As national leaders debate the size, scope and merits of a national infrastructure plan, the need to build smarter, more resilient, and equitably are top of mind. The newest generation of advanced diesel technology will be at the center of delivering both these promises and the real-world projects to help propel America forward.
“Infrastructure underpins everything in America. It facilitates our mobility, ensures our connectivity, and enables a healthy and productive public with access to safe drinking water and wastewater disposal. Building the next generation of infrastructure particularly at the scale envisioned is a tall order and one that will require a fleet of the most advanced tools and technology to get the job done. Most construction machines and equipment are powered by diesel engines thanks to diesel’s unique combination of efficiency, power, performance, durability and reliability, and now near-zero emissions. From backhoes and excavators to articulated trucks and pavers, the new generation of diesel will get the job done with near zero emissions, delivering needed progress along with cleaner air to communities across the country,” said Allen Schaeffer, Executive Director of the Diesel Technology Forum, an educational association representing diesel engine, vehicle and equipment manufacturers.
“Diesel engines power the majority of the most heavily utilized pieces of equipment found on job sites across the country including those used in building roads and bridges, and those used to build renewable electric power generation projects like solar or wind, diesel is the mainstay of this industry. According to U.S. EPA, a typical 200 horsepower excavator found on jobsites big and small that is a fourth generation (“Tier 4”) diesel solution achieves near-zero emissions and can eliminate over one ton of smog forming compounds when replacing an older generation of equipment without modern emissions controls,” said Schaeffer.

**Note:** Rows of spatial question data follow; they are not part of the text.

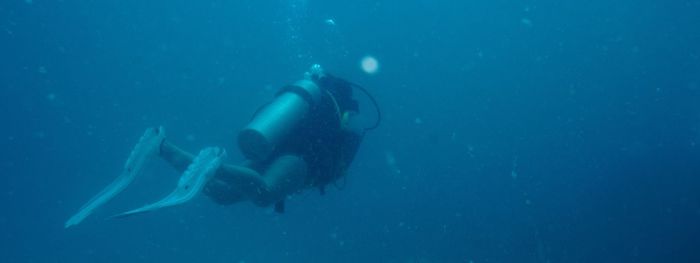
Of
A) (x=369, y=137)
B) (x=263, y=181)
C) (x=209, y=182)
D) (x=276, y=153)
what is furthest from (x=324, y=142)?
(x=369, y=137)

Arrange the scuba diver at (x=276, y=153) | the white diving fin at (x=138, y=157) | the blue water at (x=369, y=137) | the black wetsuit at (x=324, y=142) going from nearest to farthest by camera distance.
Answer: the scuba diver at (x=276, y=153) < the white diving fin at (x=138, y=157) < the black wetsuit at (x=324, y=142) < the blue water at (x=369, y=137)

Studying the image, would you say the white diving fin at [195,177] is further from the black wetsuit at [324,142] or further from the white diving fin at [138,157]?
the black wetsuit at [324,142]

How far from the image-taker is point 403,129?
115 feet

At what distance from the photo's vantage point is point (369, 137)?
105 feet

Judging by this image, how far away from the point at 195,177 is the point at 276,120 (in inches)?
43.1

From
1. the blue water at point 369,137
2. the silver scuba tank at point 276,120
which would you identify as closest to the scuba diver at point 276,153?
the silver scuba tank at point 276,120

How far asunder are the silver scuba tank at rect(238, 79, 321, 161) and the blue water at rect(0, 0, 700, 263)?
13.0m

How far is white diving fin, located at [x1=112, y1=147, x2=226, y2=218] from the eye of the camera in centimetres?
432

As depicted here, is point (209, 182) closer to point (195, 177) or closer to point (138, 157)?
point (195, 177)

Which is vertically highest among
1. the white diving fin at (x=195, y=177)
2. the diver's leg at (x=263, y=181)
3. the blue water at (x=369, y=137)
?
the white diving fin at (x=195, y=177)

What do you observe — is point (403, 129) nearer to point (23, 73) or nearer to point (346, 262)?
point (346, 262)

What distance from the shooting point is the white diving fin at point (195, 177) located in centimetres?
432

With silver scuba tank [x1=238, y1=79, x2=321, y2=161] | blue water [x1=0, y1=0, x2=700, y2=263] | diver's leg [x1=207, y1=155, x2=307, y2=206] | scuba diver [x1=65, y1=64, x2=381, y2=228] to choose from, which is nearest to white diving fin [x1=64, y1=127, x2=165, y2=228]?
scuba diver [x1=65, y1=64, x2=381, y2=228]

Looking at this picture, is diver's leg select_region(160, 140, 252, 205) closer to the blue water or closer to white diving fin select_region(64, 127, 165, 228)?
white diving fin select_region(64, 127, 165, 228)
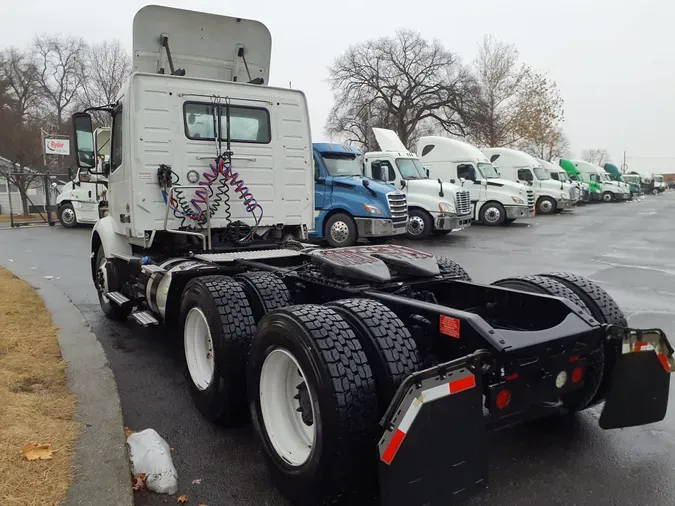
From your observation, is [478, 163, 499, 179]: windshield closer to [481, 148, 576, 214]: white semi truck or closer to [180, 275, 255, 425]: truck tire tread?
[481, 148, 576, 214]: white semi truck

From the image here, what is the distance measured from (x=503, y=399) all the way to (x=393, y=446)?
695 mm

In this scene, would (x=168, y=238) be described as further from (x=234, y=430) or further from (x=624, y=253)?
(x=624, y=253)

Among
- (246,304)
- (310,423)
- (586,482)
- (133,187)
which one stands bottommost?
(586,482)

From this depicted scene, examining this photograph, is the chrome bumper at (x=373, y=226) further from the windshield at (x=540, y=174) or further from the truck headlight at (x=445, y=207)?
the windshield at (x=540, y=174)

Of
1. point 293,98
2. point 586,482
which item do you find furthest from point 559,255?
point 586,482

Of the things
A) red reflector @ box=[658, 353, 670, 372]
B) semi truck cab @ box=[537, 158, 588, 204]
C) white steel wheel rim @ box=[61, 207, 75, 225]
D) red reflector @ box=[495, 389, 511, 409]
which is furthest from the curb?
semi truck cab @ box=[537, 158, 588, 204]

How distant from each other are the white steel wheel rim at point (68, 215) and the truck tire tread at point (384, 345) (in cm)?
2158

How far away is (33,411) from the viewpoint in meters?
3.68

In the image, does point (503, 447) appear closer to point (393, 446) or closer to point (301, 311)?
point (393, 446)

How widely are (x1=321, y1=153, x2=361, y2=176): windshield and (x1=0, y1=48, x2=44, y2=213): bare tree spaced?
49.0ft

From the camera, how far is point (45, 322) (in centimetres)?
609

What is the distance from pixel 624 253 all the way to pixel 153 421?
12.6m

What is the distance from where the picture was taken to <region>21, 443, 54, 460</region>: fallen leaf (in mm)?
3086

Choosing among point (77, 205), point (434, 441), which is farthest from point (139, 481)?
point (77, 205)
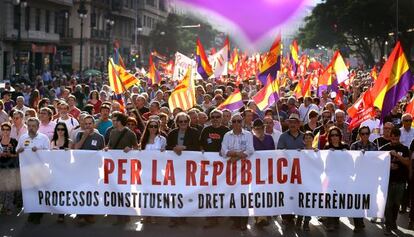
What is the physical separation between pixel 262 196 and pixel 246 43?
7.96m

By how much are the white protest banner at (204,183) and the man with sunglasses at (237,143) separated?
0.11 metres

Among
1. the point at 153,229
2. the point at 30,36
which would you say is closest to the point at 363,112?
the point at 153,229

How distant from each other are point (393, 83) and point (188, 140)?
3543 mm

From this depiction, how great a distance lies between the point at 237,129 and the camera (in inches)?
360

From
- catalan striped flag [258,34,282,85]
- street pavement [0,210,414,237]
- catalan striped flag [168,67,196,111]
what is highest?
catalan striped flag [258,34,282,85]

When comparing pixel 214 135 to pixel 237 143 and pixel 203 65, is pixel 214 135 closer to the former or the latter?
pixel 237 143

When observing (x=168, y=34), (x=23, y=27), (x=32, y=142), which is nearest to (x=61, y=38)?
(x=23, y=27)

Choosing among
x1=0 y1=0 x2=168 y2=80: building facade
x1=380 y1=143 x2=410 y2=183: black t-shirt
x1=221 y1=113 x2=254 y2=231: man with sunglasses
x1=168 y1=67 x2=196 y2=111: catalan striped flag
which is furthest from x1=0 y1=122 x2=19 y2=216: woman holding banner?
x1=0 y1=0 x2=168 y2=80: building facade

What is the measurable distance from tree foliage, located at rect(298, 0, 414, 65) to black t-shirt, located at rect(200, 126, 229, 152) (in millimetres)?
48556

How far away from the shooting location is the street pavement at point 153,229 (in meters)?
8.83

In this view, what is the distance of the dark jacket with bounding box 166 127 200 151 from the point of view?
959 cm

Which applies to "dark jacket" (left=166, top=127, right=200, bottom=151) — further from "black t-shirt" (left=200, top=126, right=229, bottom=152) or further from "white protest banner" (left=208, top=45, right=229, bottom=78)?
"white protest banner" (left=208, top=45, right=229, bottom=78)

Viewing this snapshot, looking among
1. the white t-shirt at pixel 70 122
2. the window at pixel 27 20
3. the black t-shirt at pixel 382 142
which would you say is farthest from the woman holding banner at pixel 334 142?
the window at pixel 27 20

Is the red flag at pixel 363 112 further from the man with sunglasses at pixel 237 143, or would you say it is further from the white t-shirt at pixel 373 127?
the man with sunglasses at pixel 237 143
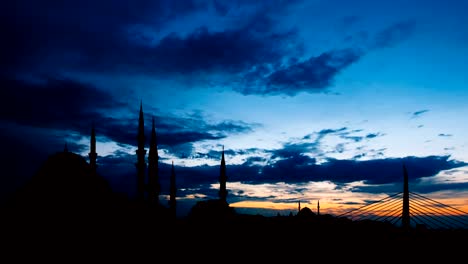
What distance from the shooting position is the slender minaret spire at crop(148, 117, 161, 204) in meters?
59.4

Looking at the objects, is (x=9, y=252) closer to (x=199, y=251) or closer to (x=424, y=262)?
(x=199, y=251)

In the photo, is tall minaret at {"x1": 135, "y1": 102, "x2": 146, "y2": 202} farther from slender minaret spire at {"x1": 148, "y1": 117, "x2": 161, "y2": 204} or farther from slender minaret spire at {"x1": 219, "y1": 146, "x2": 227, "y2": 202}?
slender minaret spire at {"x1": 219, "y1": 146, "x2": 227, "y2": 202}

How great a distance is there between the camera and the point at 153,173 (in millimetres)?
61094

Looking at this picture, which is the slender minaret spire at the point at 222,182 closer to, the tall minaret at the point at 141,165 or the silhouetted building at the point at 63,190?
the tall minaret at the point at 141,165

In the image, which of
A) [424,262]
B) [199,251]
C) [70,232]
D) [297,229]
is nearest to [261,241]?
[297,229]

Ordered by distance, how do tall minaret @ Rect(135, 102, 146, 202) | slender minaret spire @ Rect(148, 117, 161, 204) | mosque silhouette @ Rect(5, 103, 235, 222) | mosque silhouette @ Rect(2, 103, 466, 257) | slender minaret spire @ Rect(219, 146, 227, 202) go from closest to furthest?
mosque silhouette @ Rect(2, 103, 466, 257) < mosque silhouette @ Rect(5, 103, 235, 222) < tall minaret @ Rect(135, 102, 146, 202) < slender minaret spire @ Rect(148, 117, 161, 204) < slender minaret spire @ Rect(219, 146, 227, 202)

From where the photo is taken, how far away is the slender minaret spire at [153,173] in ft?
195

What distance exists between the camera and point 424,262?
28250mm

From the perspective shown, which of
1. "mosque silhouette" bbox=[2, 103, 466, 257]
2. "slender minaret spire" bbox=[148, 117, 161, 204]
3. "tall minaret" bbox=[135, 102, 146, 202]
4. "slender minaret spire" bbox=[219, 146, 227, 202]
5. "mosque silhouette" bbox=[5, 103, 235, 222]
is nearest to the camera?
"mosque silhouette" bbox=[2, 103, 466, 257]

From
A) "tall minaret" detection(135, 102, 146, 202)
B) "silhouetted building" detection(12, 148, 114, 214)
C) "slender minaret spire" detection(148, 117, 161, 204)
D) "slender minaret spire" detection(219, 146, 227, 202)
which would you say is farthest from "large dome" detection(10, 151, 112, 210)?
"slender minaret spire" detection(219, 146, 227, 202)

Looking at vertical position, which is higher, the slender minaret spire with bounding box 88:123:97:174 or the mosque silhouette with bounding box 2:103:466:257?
the slender minaret spire with bounding box 88:123:97:174

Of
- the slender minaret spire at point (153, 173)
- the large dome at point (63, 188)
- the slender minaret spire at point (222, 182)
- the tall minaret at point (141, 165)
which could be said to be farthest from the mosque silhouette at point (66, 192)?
the slender minaret spire at point (222, 182)

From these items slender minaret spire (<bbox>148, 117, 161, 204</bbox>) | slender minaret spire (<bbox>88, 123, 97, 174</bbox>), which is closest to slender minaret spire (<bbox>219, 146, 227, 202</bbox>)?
slender minaret spire (<bbox>148, 117, 161, 204</bbox>)

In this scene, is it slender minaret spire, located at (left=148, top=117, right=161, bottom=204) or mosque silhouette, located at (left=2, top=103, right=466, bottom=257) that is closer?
mosque silhouette, located at (left=2, top=103, right=466, bottom=257)
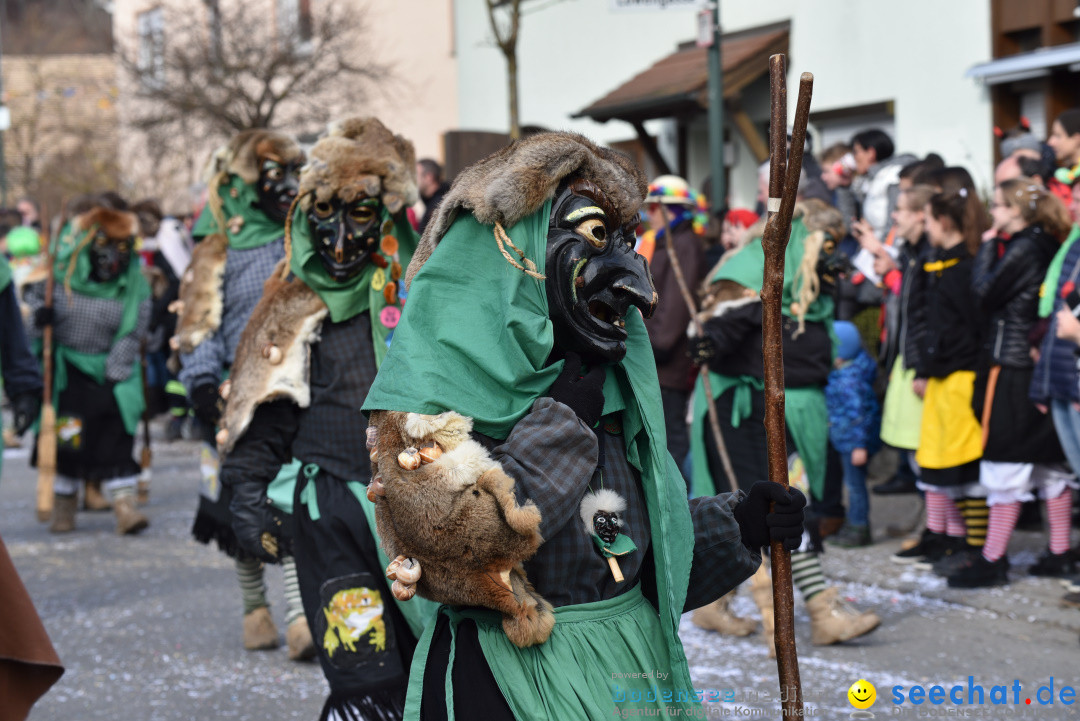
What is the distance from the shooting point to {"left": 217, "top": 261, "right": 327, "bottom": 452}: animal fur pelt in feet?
13.2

“New more modern engines deliver efficiency improvements over previous generations of technology. Replacing older technology that has exceeded its useful life with newer engines delivers substantial fuels savings and emission reductions. One crane operator in metropolitan New York City, replaced several 1970s vintage engines with new MTU diesel engines to save the operators over $100,000 in fuel costs each year. That also translates directly to greenhouse gas emission reductions.
“Productivity boosting solutions are in the forefront of leading manufacturers equipment offerings. Telematics and connected worksites monitor and streamline equipment operations, guiding operators to minimize repetitive task time, enabling the ability to achieve accurate finished task results on first pass rather than multiple pass operation. Industry estimates that smart solutions like telematics can reduce diesel fuel consumption by 40 percent, translating into significant greenhouse gas emissions reductions and climate benefits.
“Thanks to the repetitive duty cycles of some machines and equipment, such as those used for moving large quantities of materials (stone, dirt, debris), hybrid energy storage systems are now incorporated into a growing number of new off-road machines and equipment like wheel loaders and excavators, where they reduce fuel consumption and emissions without sacrificing power and durability. Caterpillar integrated hybrid systems into one of its most used excavators to generate real world fuel savings. The equipment used to build rail lines for the San Francisco Bay Area Rapid Transit District reduced fuel use by 30 percent helping to contribute to important project sustainability goals.
“Autonomous technology is available in some construction machine types, boosting worksite safety and productivity, particularly in hazardous environments. Volvo construction equipment has integrated autonomy into some of its most used equipment types to reduce emissions by over 40 percent. Precision use of the equipment also places workers away from dangerous locations and boosts worksite safety.
“Beyond the innovations in new technology advanced diesel machines and equipment, fuel switching is an easy strategy to reduce the carbon footprint of equipment operations. Diesel engines old and new are capable of operating on renewable diesel fuel and blends of biodiesel to deliver big and cost-effective emissions reductions. For example, the City of Oakland, CA made the switch to exclusively use renewable diesel fuel in the city’s fleet of heavy-duty vehicles and equipment. This fuel that can be used as a drop-in replacement to petroleum diesel, reduces emissions by upwards of 80 percent compared to petroleum diesel. City managers estimate that the switch to renewable diesel fuel has displaced over 250,000 gallons of petroleum diesel fuel and eliminated 1,500 tons of greenhouse gas emissions each year.”